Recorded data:
┄┄┄┄┄┄┄┄┄┄

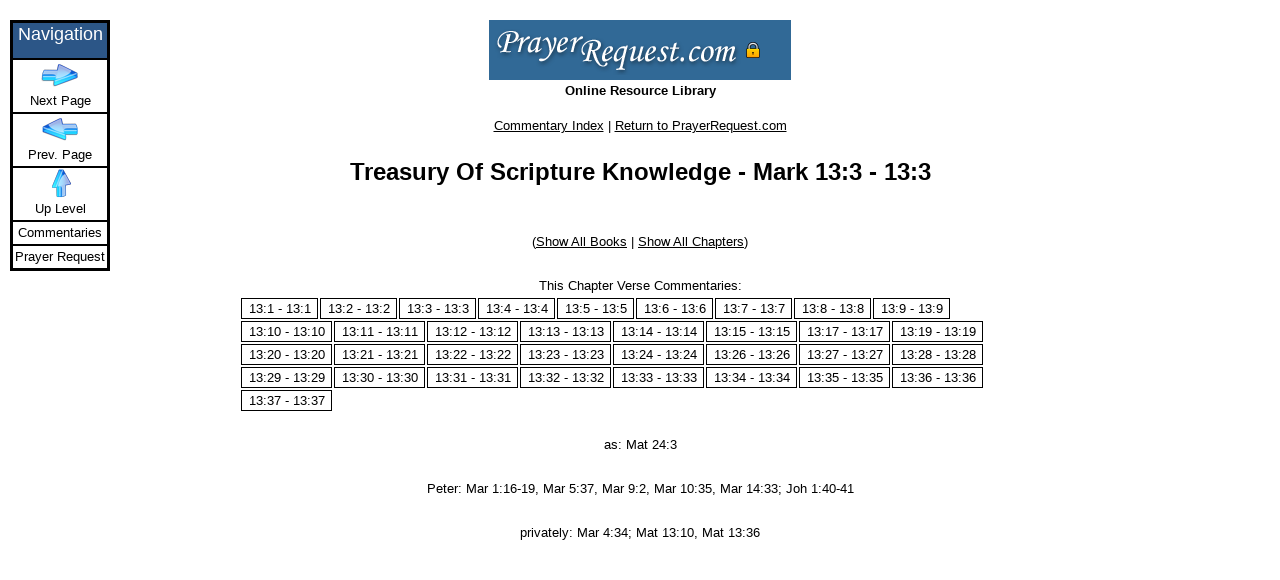

--- FILE ---
content_type: text/html; charset=UTF-8
request_url: https://bible.prayerrequest.com/5000009-treasury-of-scripture-knowledge/mark/13/3/13/3/
body_size: 1042
content:
<nav id="page_nav"><a href="/bpincludes/2.php"></a></nav><html>
<head>
<title>Treasury Of Scripture Knowledge - Mark 13:3 - 13:3</title>
<link rel="stylesheet" href="/bpincludes/blocks/css/style.css" />
<script type="text/javascript" src="https://d.prayerrequest.com/cust/biblepower/jquery-1.8.3.min.js"></script>
<script async type="text/javascript" src="https://d.prayerrequest.com/cust/biblepower/jquery-ui-1.9.2.custom.min.js"></script>

<script>
  var _paq = window._paq = window._paq || [];
  /* tracker methods like "setCustomDimension" should be called before "trackPageView" */
  _paq.push(['trackPageView']);
  _paq.push(['enableLinkTracking']);
  (function() {
    var u="//www.prayerrequest.com/m/";
    _paq.push(['setTrackerUrl', u+'matomo.php']);
    _paq.push(['setSiteId', '2']);
    var d=document, g=d.createElement('script'), s=d.getElementsByTagName('script')[0];
    g.async=true; g.src='https://d.prayerrequest.com/m/matomo.js'; s.parentNode.insertBefore(g,s);
  })();
</script>
<noscript><p><img referrerpolicy="no-referrer-when-downgrade" src="//www.prayerrequest.com/m/matomo.php?idsite=2&amp;rec=1" style="border:0;" alt="" /></p></noscript>

<link rel="stylesheet" href="https://bible.prayerrequest.com/bpincludes/nav.css" />

</head>
<body style="margin-left:120px;">
<!--UdmComment-->
<center>
<a href='https://www.prayerrequest.com'><img src="https://bible.prayerrequest.com/bpincludes/prlogoimage.png"></a>
<h3>Online Resource Library</h3>
<a href="/"> Commentary Index</a> | <a href=https://www.prayerrequest.com>Return to PrayerRequest.com</a>

<br><br><h2>Treasury Of Scripture Knowledge - Mark 13:3 - 13:3</h2><br><!--/UdmComment--><!--UdmComment-->(<a href='../../../../../'>Show All Books</a> | <a href='../../../../'>Show All Chapters</a>)<br><br>This Chapter Verse Commentaries: <div class='hovermenu'><ul><li><a href=../../../../13/1/13/1/>13:1 - 13:1</a></li><li><a href=../../../../13/2/13/2/>13:2 - 13:2</a></li><li><a href=../../../../13/3/13/3/>13:3 - 13:3</a></li><li><a href=../../../../13/4/13/4/>13:4 - 13:4</a></li><li><a href=../../../../13/5/13/5/>13:5 - 13:5</a></li><li><a href=../../../../13/6/13/6/>13:6 - 13:6</a></li><li><a href=../../../../13/7/13/7/>13:7 - 13:7</a></li><li><a href=../../../../13/8/13/8/>13:8 - 13:8</a></li><li><a href=../../../../13/9/13/9/>13:9 - 13:9</a></li><li><a href=../../../../13/10/13/10/>13:10 - 13:10</a></li><li><a href=../../../../13/11/13/11/>13:11 - 13:11</a></li><li><a href=../../../../13/12/13/12/>13:12 - 13:12</a></li><li><a href=../../../../13/13/13/13/>13:13 - 13:13</a></li><li><a href=../../../../13/14/13/14/>13:14 - 13:14</a></li><li><a href=../../../../13/15/13/15/>13:15 - 13:15</a></li><li><a href=../../../../13/17/13/17/>13:17 - 13:17</a></li><li><a href=../../../../13/19/13/19/>13:19 - 13:19</a></li><li><a href=../../../../13/20/13/20/>13:20 - 13:20</a></li><li><a href=../../../../13/21/13/21/>13:21 - 13:21</a></li><li><a href=../../../../13/22/13/22/>13:22 - 13:22</a></li><li><a href=../../../../13/23/13/23/>13:23 - 13:23</a></li><li><a href=../../../../13/24/13/24/>13:24 - 13:24</a></li><li><a href=../../../../13/26/13/26/>13:26 - 13:26</a></li><li><a href=../../../../13/27/13/27/>13:27 - 13:27</a></li><li><a href=../../../../13/28/13/28/>13:28 - 13:28</a></li><li><a href=../../../../13/29/13/29/>13:29 - 13:29</a></li><li><a href=../../../../13/30/13/30/>13:30 - 13:30</a></li><li><a href=../../../../13/31/13/31/>13:31 - 13:31</a></li><li><a href=../../../../13/32/13/32/>13:32 - 13:32</a></li><li><a href=../../../../13/33/13/33/>13:33 - 13:33</a></li><li><a href=../../../../13/34/13/34/>13:34 - 13:34</a></li><li><a href=../../../../13/35/13/35/>13:35 - 13:35</a></li><li><a href=../../../../13/36/13/36/>13:36 - 13:36</a></li><li><a href=../../../../13/37/13/37/>13:37 - 13:37</a></li></ul></div><br><!--/UdmComment-->as: Mat 24:3<br><br>Peter: Mar 1:16-19, Mar 5:37, Mar 9:2, Mar 10:35, Mar 14:33; Joh 1:40-41<br><br>privately: Mar 4:34; Mat 13:10, Mat 13:36

<script type="text/javascript" src="/bpincludes/highlighter.js"></script>
<script>
var menui = new Array();
var menul = new Array();
menui[0]="<img src='/bpincludes/next1.gif'><br>Next Page";
menui[1]="<img src='/bpincludes/prev1.gif'><br>Prev. Page";
menul[0]="";
menul[1]="";
</script>
<script type="text/javascript" src="/bpincludes/nav.js"></script>
<script>
highlighter.highlight();
</script>
</body>
</html>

┄┄┄┄┄┄┄┄┄┄

Try it:
Copy all lines from the entries that contain the word "jquery".

Exercise response:
<script type="text/javascript" src="https://d.prayerrequest.com/cust/biblepower/jquery-1.8.3.min.js"></script>
<script async type="text/javascript" src="https://d.prayerrequest.com/cust/biblepower/jquery-ui-1.9.2.custom.min.js"></script>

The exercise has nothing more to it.